Está previsto que se expanda a um CAGR de 14,55%, crescendo de USD 12,45 bilhões em 2026 para USD 24,56 bilhões até 2031.
Qual tipo de produto adicionará o maior valor absoluto em dólares às vendas até 2031?
As almôndegas estão projetadas para ser o item de crescimento mais rápido, a um CAGR de 15,69%, adicionando a maior receita incremental devido a formulações híbridas que melhoram a suculência.
Por que a proteína de ervilha está ganhando participação sobre a soja?

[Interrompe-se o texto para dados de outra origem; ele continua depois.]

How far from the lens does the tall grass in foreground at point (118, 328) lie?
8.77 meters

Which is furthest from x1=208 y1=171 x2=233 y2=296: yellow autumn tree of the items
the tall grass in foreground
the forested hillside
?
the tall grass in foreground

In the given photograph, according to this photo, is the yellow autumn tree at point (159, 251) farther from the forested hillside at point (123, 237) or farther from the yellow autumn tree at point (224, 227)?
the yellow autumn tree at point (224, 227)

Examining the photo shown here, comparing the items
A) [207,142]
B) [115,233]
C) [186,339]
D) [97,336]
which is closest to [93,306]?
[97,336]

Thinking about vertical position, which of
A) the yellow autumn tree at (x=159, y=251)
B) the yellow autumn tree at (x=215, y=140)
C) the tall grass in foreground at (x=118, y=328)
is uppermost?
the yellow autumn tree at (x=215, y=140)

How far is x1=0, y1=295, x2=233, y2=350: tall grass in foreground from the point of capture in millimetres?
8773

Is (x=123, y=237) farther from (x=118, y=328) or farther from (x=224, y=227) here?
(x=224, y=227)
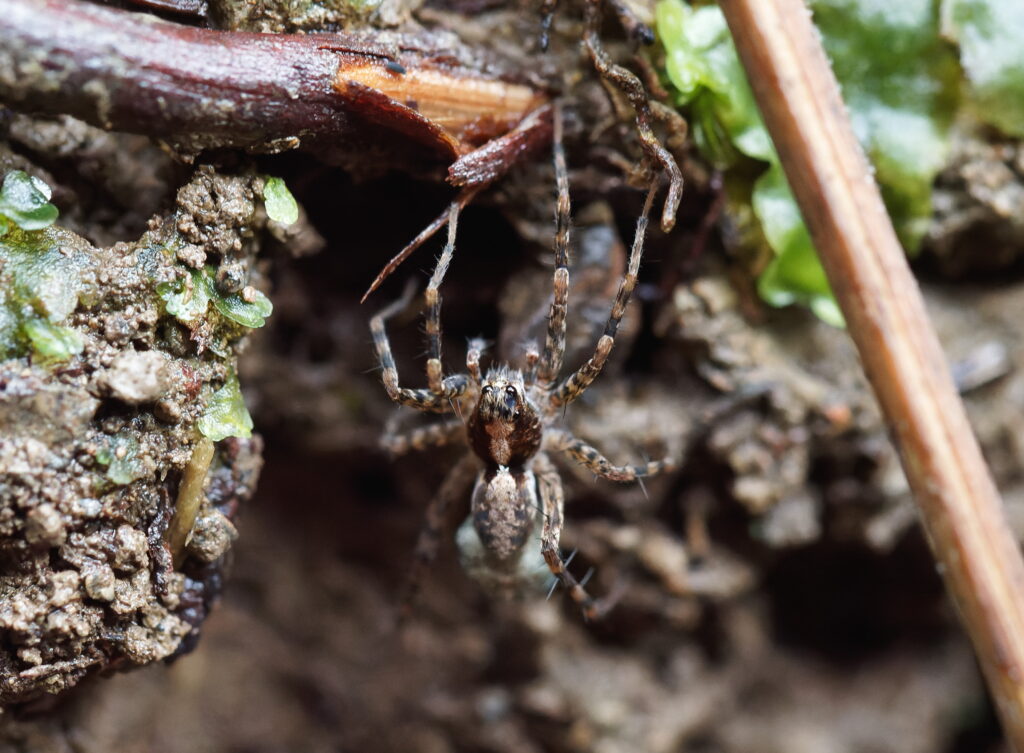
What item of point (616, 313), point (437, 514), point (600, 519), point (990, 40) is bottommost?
point (437, 514)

As ervilhas são livres de alérgenos, altamente digestíveis e agora têm preços acessíveis devido a adições de capacidade de fornecedores como a Roquette, impulsionando um CAGR de 15,43% em sua adoção.
Quais regiões mostram o maior potencial de crescimento futuro?
A Ásia-Pacífico lidera com um CAGR projetado de 16,43% até 2031, apoiada pelo financiamento governamental de P&D na China e pela rápida localização de cardápios no Japão e no Sudeste Asiático.